Souvenirs : Jeunesse
Traduction par Arvède Barine.
Librairie Hachette et Cie (p. 291-293).


LXXVI

LES NÉKHLIOUDOF


Je voyais très souvent la famille Nékhlioudof, avec laquelle je commençais à me lier. Les dames ne sortaient jamais le soir et la princesse aimait à avoir du monde : de la jeunesse, des hommes « capables de passer une soirée sans jouer ni danser ». Il paraît que l’espèce en était rare, car je ne rencontrais presque jamais personne chez eux, bien que j’y allasse presque tous les soirs. J’étais habitué à cette famille et à ses diverses humeurs, je me rendais bien compte de leurs relations mutuelles, j’étais accoutumé à la maison et aux meubles, et, quand il n’y avait pas d’étrangers, je me sentais tout à fait à l’aise. Il faut excepter les cas où je me trouvais en tête-à-tête avec Vareneka. Je me figurais toujours qu’en sa qualité de fille laide, elle mourait d’envie que je devinsse amoureux d’elle. Cependant, même cet embarras-là commençait à passer. Vareneka était si naturelle et l’on voyait si bien qu’elle ne tenait pas plus à causer avec moi qu’avec son frère ou avec Lioubov Serguéievna, que je pris de mon côté l’habitude d’être avec elle tout simplement, comme avec une personne à qui l’on peut montrer sans honte ni danger le plaisir que vous cause sa société. Pendant tout le temps qu’a duré notre connaissance, je l’ai trouvée journalière : tantôt très laide, tantôt pas trop mal ; mais je ne me suis pas demandé une seule fois si j’étais amoureux d’elle. Il m’arrivait de lui parler, mais, le plus souvent, je causais avec elle indirectement, en m’adressant à Lioubov Serguéievna ou à Dmitri ; je préférais ce dernier canal. J’éprouvais un grand plaisir à parler devant elle, à l’écouter chanter et à la savoir dans la chambre ; je me demandais rarement ce qu’il adviendrait de notre liaison. Quand il m’arrivait d’y songer, me trouvant satisfait du présent, je m’efforçais inconsciemment de ne pas penser à l’avenir.

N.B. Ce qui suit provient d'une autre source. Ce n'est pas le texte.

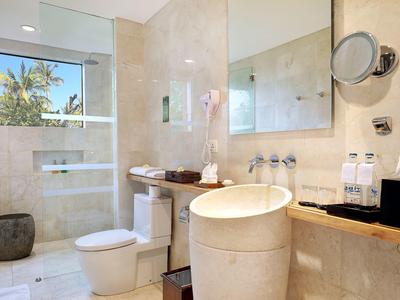 Moderne badkamer met lichte marmer, grote douche en ronde wastafel.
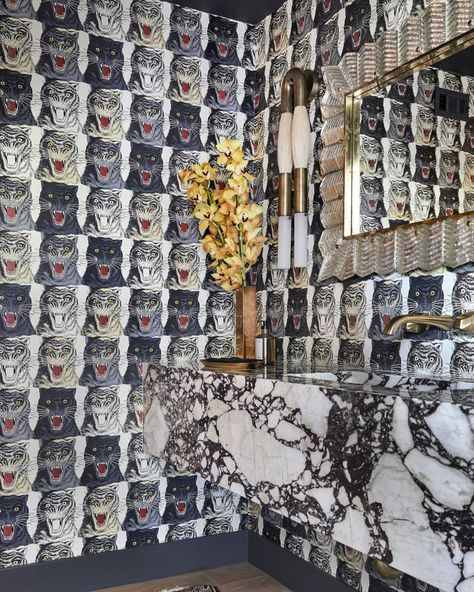 Architectural Digest on Instagram: “In the L.A. house of @mileycyrus, tiger face Gucci wallpaper was the inspiration for a powder room’s design. “Miley had told me that when…” Miley Cyrus House, Tish Cyrus, Amangiri Resort, Murano Glass Mirror, Blue Sectional, Tiger Wallpaper, Bold Wallpaper, Marble Vanity, Milo Baughman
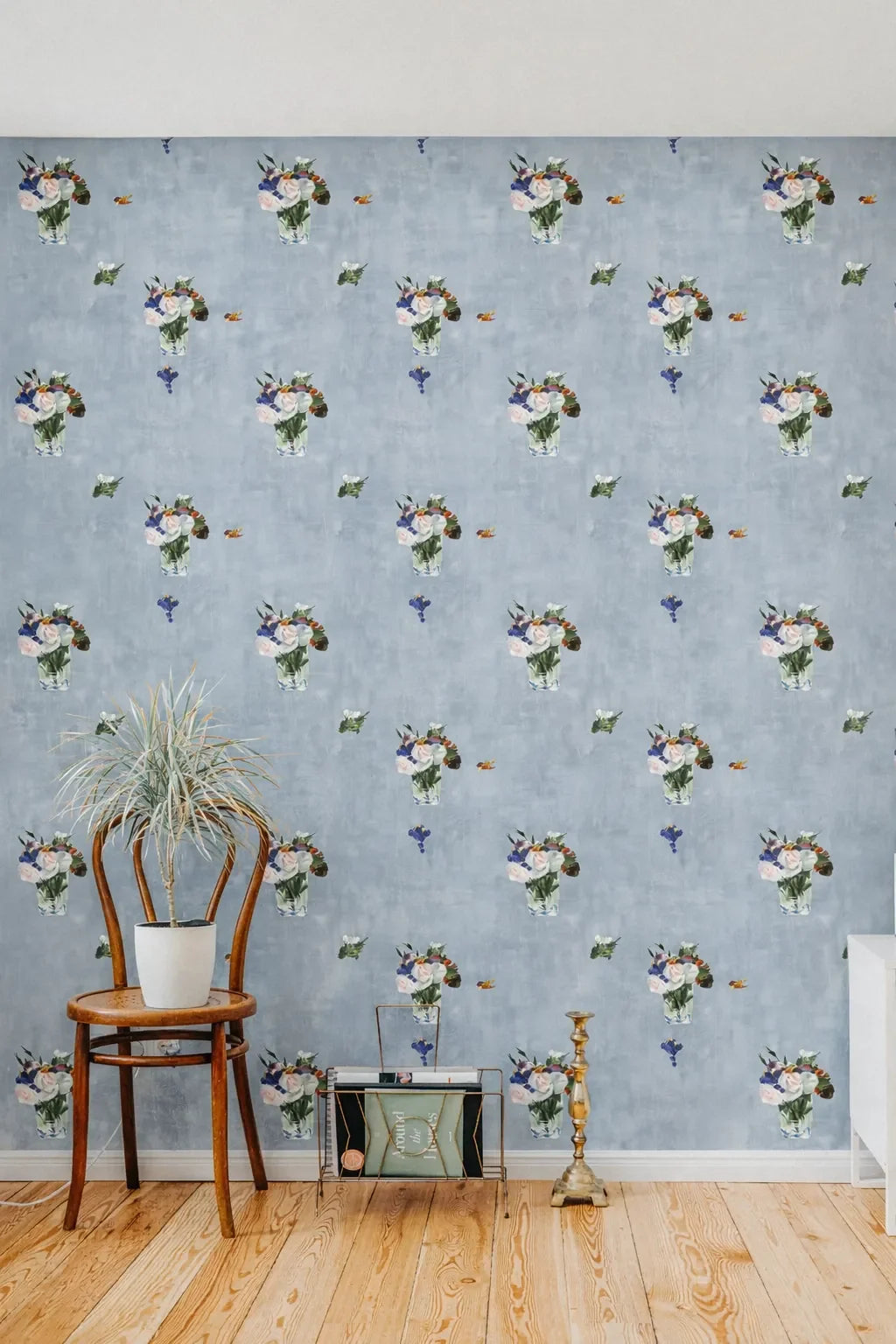 Room interior with floral wallpaper, wooden chair, and decorative items.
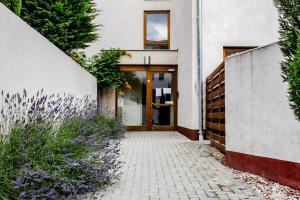 a door to a building with purple flowers at Six Corners Garden Corner with Terrace and Parking in Pécs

Malgré notre intimité, je jugeais indispensable de cacher mes sentiments et mes penchants véritables à tout le cercle Nékhlioudof, et surtout à Vareneka. Je travaillais à me montrer tout autre que je n’étais et que je ne pouvais être. Je me posais en homme passionné et enthousiaste ; quand quelque chose était censé me plaire, je poussais des « ah ! » et je faisais de grands gestes ; en même temps, si j’étais témoin d’un événement extraordinaire, ou qu’on m’en parlât, j’affectais l’indifférence. Je prenais des airs d’affreux moqueur, pour qui rien n’est sacré et, en même temps, d’observateur subtil. Je m’efforçais de paraître logique dans toutes mes actions, exact et précis dans les choses de la vie et, en même temps, plein de mépris pour tout ce qui est matériel. J’ose dire que je valais beaucoup mieux que l’être bizarre que je faisais semblant d’être. Les Nékhlioudof m’aimaient tel quel ; heureusement pour moi, ils ne se laissaient pas prendre à mes poses. La seule Lioubov Serguéievna, me considérant comme un épouvantable égoïste qui ne croyait à rien et se moquait de tout, avait l’air de ne pas m’aimer. Nous nous disputions souvent, elle se fâchait et me foudroyait de ses phrases incohérentes. Sa situation vis-à-vis de Dmitri n’avait pas changé. Leurs rapports étaient plus bizarres que tendres. Dmitri disait que personne ne la comprenait et qu’elle lui faisait énormément de bien. Leur intimité continuait à affliger toute la famille.

Un jour que Vareneka me parlait de ce penchant incompréhensible pour nous tous, elle me l’expliqua comme il suit.

« Dmitri a de l’amour-propre. Il a trop d’orgueil. Avec toute son intelligence, il aime à être loué et admiré, à être partout le premier. Pauvre tante, dans l’innocence de son âme, est en admiration devant lui et n’a pas assez de tact pour le lui cacher. Il en résulte qu’elle le flatte, et c’est chez elle très sincère. »

Pour une raison ou pour une autre, je commençais à mieux aimer voir Dmitri dans le salon de sa mère qu’en tête-à-tête.